[Tutor] Subclassing Exceptions

Steven D'Aprano steve at pearwood.info
Sat Jan 7 05:56:32 CET 2012


Chris Fuller wrote:

>>>> class Foo(SyntaxError):
> ...  def __init__(self, a,b,c):
> ...   self.args = (a,b,c)
> ... 
>>>> raise Foo(1,2,3)
> Traceback (most recent call last):
>   File "<stdin>", line 1, in <module>
> __main__.Foo: None
> 
> 
> Inheriting from SyntaxError doesn't work!  When I create a new exception, I 
> generally subclass from the built-in exception it most resembles, in case 
> there was some reason to also catch it via an ancestor.  But I'm not sure if 
> that is really all that useful an idea in practice.  How do you folk do it?

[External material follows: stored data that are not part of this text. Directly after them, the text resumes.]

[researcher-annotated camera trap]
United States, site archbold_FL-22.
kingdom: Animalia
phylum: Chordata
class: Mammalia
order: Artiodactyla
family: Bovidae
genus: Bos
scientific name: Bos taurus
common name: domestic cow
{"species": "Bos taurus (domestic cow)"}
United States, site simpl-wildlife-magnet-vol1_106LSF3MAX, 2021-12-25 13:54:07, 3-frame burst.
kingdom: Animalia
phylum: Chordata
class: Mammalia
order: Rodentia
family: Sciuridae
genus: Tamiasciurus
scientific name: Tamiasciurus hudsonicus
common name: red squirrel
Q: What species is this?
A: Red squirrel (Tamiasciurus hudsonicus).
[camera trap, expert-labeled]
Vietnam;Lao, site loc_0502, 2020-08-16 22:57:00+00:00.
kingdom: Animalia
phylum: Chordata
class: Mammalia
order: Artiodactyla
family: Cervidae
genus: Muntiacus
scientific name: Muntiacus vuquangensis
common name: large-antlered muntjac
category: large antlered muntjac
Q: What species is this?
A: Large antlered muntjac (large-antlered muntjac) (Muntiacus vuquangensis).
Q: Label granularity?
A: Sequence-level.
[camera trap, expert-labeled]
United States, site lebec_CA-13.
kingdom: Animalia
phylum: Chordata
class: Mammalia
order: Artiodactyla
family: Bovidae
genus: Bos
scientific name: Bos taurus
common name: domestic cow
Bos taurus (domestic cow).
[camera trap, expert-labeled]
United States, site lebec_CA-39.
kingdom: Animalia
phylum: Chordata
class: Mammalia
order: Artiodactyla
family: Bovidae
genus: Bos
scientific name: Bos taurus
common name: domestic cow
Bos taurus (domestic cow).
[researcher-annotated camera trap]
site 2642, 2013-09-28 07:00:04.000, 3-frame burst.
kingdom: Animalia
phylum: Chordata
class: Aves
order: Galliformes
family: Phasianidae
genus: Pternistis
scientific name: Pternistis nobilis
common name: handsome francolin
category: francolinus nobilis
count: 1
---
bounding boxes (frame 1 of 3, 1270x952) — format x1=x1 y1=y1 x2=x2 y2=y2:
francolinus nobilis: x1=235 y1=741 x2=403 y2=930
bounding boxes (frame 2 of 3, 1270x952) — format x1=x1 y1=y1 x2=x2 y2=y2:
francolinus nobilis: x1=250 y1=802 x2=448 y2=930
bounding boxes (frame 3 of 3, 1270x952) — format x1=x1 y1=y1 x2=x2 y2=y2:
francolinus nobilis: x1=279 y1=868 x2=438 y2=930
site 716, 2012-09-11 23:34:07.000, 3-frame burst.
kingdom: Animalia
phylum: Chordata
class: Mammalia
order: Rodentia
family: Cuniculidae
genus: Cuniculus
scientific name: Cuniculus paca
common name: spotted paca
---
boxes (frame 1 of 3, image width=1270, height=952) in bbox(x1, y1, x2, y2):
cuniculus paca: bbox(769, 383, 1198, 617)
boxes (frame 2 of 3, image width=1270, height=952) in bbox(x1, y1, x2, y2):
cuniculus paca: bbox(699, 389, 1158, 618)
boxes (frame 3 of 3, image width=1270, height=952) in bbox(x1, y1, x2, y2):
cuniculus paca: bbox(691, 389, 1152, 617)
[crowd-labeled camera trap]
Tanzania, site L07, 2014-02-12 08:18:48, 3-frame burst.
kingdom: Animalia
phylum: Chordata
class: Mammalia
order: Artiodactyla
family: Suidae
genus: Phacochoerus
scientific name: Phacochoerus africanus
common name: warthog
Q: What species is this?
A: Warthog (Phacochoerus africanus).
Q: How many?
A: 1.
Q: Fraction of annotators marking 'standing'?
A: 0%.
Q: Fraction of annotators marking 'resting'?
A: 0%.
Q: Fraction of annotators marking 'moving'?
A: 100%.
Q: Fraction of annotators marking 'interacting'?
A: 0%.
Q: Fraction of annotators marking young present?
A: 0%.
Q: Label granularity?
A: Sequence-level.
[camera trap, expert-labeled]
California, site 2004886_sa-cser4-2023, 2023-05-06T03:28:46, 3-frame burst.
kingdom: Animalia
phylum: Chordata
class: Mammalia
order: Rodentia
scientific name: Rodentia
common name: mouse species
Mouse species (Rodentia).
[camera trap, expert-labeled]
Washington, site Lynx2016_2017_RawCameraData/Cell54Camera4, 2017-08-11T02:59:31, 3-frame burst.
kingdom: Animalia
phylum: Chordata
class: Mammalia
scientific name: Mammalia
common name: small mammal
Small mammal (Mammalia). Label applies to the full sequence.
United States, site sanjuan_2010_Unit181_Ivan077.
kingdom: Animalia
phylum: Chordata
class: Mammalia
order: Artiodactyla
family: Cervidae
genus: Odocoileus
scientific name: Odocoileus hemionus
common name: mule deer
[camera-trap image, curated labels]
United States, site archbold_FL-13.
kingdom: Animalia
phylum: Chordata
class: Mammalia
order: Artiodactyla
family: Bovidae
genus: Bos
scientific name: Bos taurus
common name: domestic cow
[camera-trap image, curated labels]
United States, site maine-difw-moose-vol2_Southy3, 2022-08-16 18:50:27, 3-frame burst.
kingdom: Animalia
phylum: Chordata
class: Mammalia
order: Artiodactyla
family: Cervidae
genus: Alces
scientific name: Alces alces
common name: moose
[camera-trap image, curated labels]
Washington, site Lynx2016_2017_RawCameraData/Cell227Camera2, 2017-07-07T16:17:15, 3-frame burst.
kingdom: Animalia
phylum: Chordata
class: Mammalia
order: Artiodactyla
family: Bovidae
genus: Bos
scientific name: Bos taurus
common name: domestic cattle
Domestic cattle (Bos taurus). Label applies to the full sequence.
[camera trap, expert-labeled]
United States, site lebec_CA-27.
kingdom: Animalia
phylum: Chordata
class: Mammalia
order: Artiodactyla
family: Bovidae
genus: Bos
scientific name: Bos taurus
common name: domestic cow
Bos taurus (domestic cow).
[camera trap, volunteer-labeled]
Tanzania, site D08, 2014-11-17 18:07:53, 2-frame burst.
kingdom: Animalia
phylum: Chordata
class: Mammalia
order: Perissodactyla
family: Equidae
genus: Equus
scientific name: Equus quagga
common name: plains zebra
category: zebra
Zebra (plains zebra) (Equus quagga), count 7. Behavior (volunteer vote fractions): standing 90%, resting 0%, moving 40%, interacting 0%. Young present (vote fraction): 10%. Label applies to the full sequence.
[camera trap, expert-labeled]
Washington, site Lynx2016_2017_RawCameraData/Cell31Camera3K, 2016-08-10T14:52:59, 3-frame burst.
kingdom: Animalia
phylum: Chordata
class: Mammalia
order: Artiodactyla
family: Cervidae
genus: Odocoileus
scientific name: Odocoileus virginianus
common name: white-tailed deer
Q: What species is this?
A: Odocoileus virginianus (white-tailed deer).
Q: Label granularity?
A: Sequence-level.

What do you mean, "doesn't work"? It looks like it works to me. You get a Foo 
exception, exactly as expected. The error message isn't what you expect, 
because you're making unwarranted assumptions about SyntaxError and how it works.

In general, when you override a method, you take full responsibility to 
perform everything that the superclass method was supposed to do. In this 
case, you fail to assign to msg as well as args. It is safer to overload a 
message rather than override it:

 >>> class Spam(SyntaxError):
...     def __init__(self, *args):
...             if args:
...                     args  = ("I pity the fool who made a mistake",) + args[1:]
...             super(Spam, self).__init__(*args)
...
 >>>
 >>> raise Spam('you made a mistake', 1, 2)
Traceback (most recent call last):
   File "<stdin>", line 1, in <module>
__main__.Spam: I pity the fool who made a mistake



Unfortunately, there's no real consistency in what arguments exceptions are 
expected to take. The best thing is to read the docs, if they have any, or use 
introspection and trial and error to work out what they do.

 >>> try:
...     raise SyntaxError("you made a mistake")
... except SyntaxError, err:
...     pass
...
 >>> err.msg
'you made a mistake'


See dir(err) for more; you can use help(SyntaxError) but unfortunately it 
isn't very useful.


You probably shouldn't inherit from SyntaxError, since it represents syntax 
errors in the Python code being interpreted or compiled. Any syntax error in 
your own data structures should be independent of SyntaxError.